Harga RAM global memang mulai turun, terutama untuk DDR5, tetapi pasar memori masih belum sepenuhnya stabil dan efeknya di Indonesia bisa sedikit terlambat terasa.
Kondisi terbaru harga RAM
- Setelah
sempat naik gila-gilaan sepanjang 2025, sejumlah modul DDR5 sekarang
dilaporkan turun sampai sekitar 20–30% di pasar retail luar negeri (AS,
Eropa, China).
- Contoh
nyata: beberapa kit DDR5 32 GB dari brand populer yang sempat melambung,
kini kembali turun ratusan dolar dari harga puncaknya, meski masih di atas
“harga normal” sebelum krisis.
- DDR4
juga sudah mulai turun lebih dulu sejak 2024, misalnya penurunan sampai
sekitar 17% hanya dalam satu bulan karena minat pasar terhadap DDR4
menurun.
Kenapa harga RAM sempat naik?
- Produsen
besar sempat mengalihkan banyak stok chip memori ke pusat data dan beban
kerja AI, sehingga pasokan untuk konsumen PC dan laptop menyusut dan harga
melonjak.
- Sejak
2023–2025 beberapa pabrik juga sengaja mengurangi produksi untuk
mengangkat harga yang sebelumnya terlalu rendah, memicu kenaikan tajam
saat permintaan AI meledak.
- Akibatnya,
merakit PC baru pada akhir 2025 disebut sebagai salah satu periode
terburuk dari sisi biaya memori karena RAM dan SSD sama‑sama meroket.

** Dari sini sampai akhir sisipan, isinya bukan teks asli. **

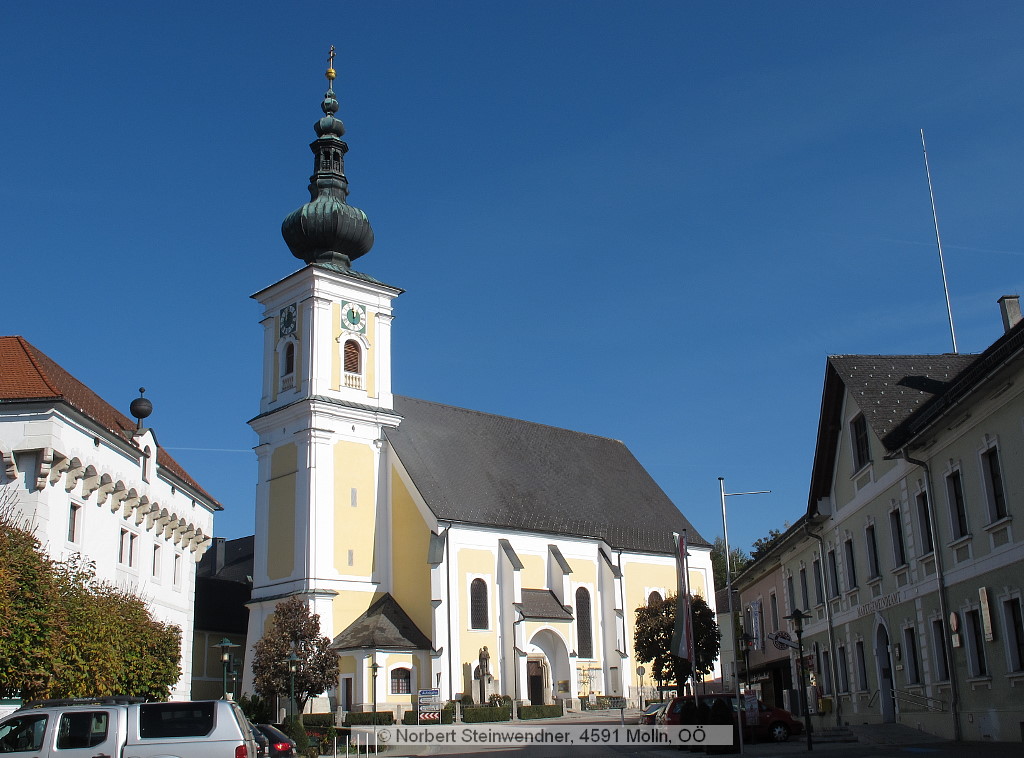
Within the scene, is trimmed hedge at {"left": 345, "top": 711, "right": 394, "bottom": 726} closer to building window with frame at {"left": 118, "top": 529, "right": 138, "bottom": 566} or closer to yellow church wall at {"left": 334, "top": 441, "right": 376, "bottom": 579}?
yellow church wall at {"left": 334, "top": 441, "right": 376, "bottom": 579}

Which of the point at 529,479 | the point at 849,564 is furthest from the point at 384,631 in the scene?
the point at 849,564

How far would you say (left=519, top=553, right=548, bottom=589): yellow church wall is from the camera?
2265 inches

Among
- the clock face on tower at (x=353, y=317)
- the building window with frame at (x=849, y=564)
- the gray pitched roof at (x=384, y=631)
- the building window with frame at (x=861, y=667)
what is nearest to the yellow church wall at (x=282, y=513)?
the gray pitched roof at (x=384, y=631)

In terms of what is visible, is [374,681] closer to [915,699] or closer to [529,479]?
[529,479]

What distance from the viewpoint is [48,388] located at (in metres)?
26.3

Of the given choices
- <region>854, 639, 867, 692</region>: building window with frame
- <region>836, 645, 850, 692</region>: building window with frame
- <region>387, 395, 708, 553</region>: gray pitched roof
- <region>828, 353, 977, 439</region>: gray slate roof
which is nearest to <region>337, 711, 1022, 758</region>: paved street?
<region>854, 639, 867, 692</region>: building window with frame

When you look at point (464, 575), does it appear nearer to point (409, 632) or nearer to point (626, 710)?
point (409, 632)

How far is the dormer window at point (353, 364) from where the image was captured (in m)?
56.1

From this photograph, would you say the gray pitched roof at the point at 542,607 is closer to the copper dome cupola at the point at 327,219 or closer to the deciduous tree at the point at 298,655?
the deciduous tree at the point at 298,655

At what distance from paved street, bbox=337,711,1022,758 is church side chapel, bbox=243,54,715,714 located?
693 inches

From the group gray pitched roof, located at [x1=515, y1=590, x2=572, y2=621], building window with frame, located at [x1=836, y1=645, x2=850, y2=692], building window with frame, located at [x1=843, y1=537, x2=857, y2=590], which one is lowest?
building window with frame, located at [x1=836, y1=645, x2=850, y2=692]

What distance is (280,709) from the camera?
154 feet

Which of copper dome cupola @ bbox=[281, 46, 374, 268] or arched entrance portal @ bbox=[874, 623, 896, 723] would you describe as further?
copper dome cupola @ bbox=[281, 46, 374, 268]

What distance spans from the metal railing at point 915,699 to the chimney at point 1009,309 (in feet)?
30.0
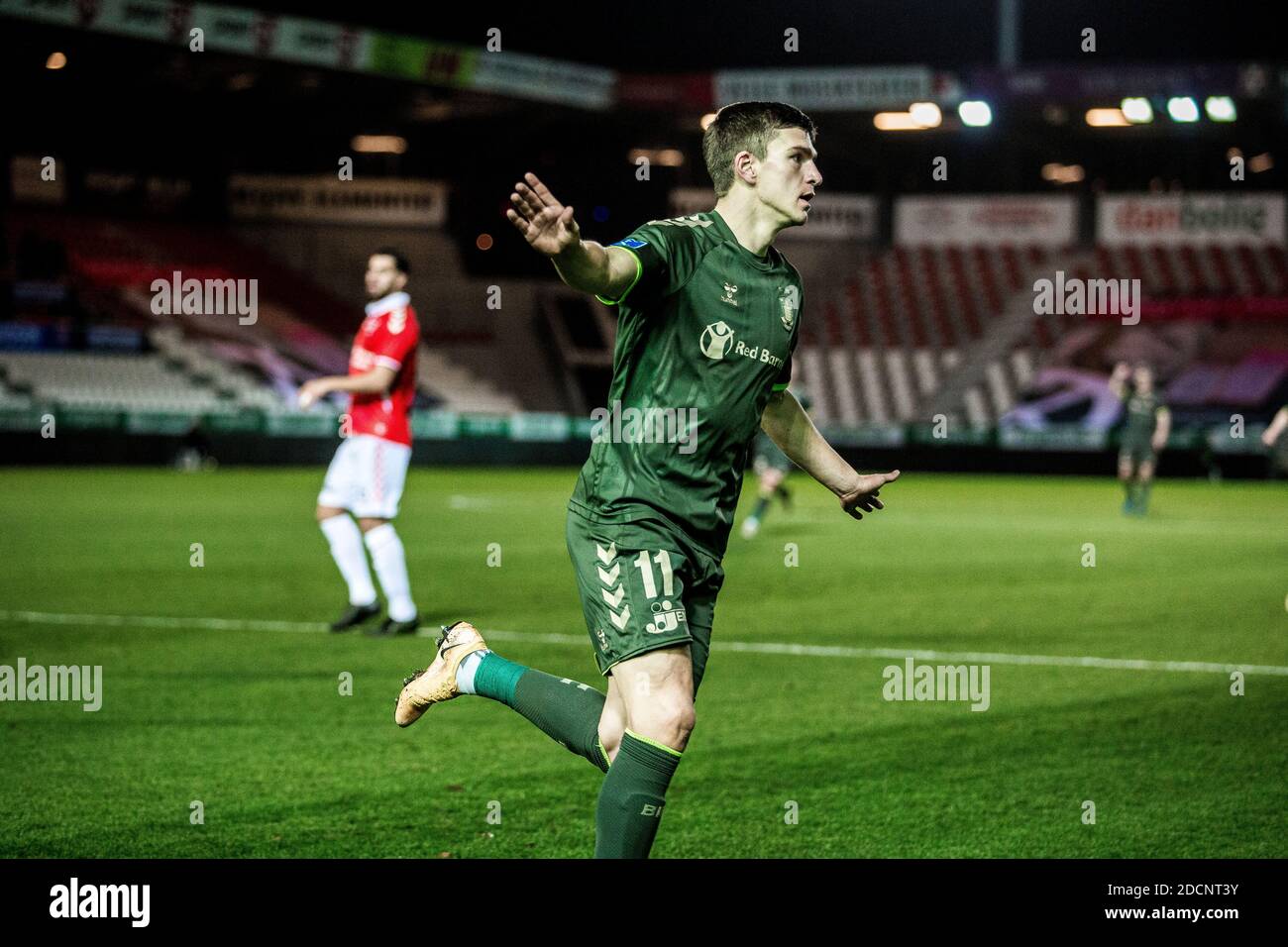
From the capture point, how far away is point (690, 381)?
4.25 metres

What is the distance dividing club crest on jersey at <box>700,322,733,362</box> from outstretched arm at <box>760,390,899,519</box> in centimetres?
55

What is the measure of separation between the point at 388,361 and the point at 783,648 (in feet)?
9.66

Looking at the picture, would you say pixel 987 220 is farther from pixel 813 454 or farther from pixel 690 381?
pixel 690 381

Faktor yang bikin harga mulai turun
- Permintaan
konsumen PC/laptop melemah, sehingga retailer terpaksa menurunkan harga
agar stok bergerak, terutama di pasar China yang mencatat koreksi hingga
30% untuk beberapa modul DDR5.
- Algoritma
kompresi baru seperti TurboQuant dari Google diklaim bisa mengurangi
kebutuhan kapasitas RAM hingga sekitar enam kali lipat untuk beban kerja
AI, sehingga tekanan permintaan terhadap chip memori sedikit longgar.
- Sentimen
pasar berubah: pelaku industri mulai melihat bahwa harga terlalu tinggi
dan tidak berkelanjutan, sehingga terjadi koreksi walaupun masalah suplai
belum sepenuhnya selesai.
Apakah sekarang waktu yang tepat untuk beli?
- Sejumlah
analis dan media teknologi menyarankan pengguna untuk tidak buru‑buru
membeli RAM saat penurunan awal ini, karena masih ada peluang harga turun
lebih jauh ke level yang lebih “wajar”.
- Untuk
gamer dan perakit PC, penurunan sekarang sudah lumayan mengurangi biaya
upgrade, tetapi masih jauh dari titik terendah sebelum era ledakan AI
sehingga menunggu 1–2 kuartal lagi bisa memberi keuntungan harga lebih
baik.
Tips praktis untuk pengguna di Indonesia
- Kalau PC
kamu masih cukup nyaman dipakai (minimal 16 GB untuk gaming/produktif
umum), pertimbangkan menunda upgrade DDR5 sampai tren turun lebih jelas
beberapa bulan ke depan.
- Jika
kamu masih di DDR4 dan cuma butuh tambahan RAM sedikit (misalnya dari 8 GB
ke 16 GB), penurunan harga DDR4 yang sudah terjadi sejak 2024 bisa
dimanfaatkan, karena segmen ini cenderung tidak akan turun sedrastis DDR5
lagi.
- Pantau
terus harga kit populer (32 GB DDR5 5600–6400) di e‑commerce lokal dan
bandingkan dengan harga puncaknya; ketika mendekati level “pra‑krisis”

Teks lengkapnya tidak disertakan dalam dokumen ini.